评估非转移性局部晚期前列腺癌伴骨质疏松症患者接受比卡鲁胺(150mg)单药治疗期间骨密度(BMD)、身体成分、肌肉力量和健康相关生活质量(HRQL)的变化。骨质疏松症在患有前列腺癌的男性中很常见,也是促黄体生成素释放激素激动剂治疗的常见副作用,这些药物会导致 BMD 降低、去脂体重减少和睾酮水平抑制,而比卡鲁胺则会导致血清睾酮和雌激素水平升高。
42 名非转移性局部晚期前列腺癌伴骨质疏松症(T 评分≤-2.5)患者接受比卡鲁胺(150mg)单药治疗。基线和 1 年时测量 BMD。使用 RAND 36-Item 健康调查和加利福尼亚大学洛杉矶前列腺癌指数问卷每 3 个月评估一次 HRQL。基线时、第 3 周和此后每 3 个月测量骨转换标志物、肝功能试验、前列腺特异性抗原、睾酮、雌二醇和血红蛋白。手臂人体测量学和握力计评估脂肪量、骨骼肌量和股四头肌力量。

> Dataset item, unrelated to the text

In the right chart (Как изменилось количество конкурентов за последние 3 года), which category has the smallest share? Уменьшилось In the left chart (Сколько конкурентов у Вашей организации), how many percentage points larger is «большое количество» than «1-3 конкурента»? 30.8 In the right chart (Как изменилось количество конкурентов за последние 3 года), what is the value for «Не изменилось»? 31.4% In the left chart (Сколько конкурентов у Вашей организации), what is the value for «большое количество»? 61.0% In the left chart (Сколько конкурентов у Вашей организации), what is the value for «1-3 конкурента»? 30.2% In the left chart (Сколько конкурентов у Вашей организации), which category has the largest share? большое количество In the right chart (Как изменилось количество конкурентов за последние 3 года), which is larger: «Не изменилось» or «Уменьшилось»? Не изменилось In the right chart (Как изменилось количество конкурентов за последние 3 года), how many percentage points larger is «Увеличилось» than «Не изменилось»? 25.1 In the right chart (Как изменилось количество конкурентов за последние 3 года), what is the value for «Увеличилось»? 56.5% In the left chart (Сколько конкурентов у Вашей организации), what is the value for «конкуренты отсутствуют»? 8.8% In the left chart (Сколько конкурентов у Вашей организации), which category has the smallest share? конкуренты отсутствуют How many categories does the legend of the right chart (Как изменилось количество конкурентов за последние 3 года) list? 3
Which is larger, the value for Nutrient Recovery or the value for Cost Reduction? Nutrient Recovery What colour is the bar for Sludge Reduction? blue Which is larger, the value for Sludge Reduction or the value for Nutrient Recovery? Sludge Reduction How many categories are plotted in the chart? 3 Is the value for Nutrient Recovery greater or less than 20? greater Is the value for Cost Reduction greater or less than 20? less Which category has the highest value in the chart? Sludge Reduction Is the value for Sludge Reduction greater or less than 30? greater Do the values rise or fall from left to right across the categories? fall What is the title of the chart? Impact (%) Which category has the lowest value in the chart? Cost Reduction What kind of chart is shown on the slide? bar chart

BMD 保持稳定(腰椎骨+2.1%,全髋关节+1.2%,前臂+1.1%)。前列腺特异性抗原在 3 个月时下降了 88%。睾酮和雌二醇在 1 年内分别增加了 58%和 42%。1 年内未见骨转换标志物增加。股四头肌力量保持不变。一般和前列腺癌特异性 HRQL 在整个研究期间保持不变,身体和性功能没有显著下降。不良事件包括乳房疼痛和男性乳房发育。
比卡鲁胺可维持非转移性局部晚期前列腺癌伴骨质疏松症男性的 BMD、肌肉力量和 HRQL。对于骨折风险高、希望保持身体和性功能的知情男性,它是一种替代医学去势的方法,对于那些对治疗无反应或复发的患者,则保留使用促黄体生成素释放激素激动剂。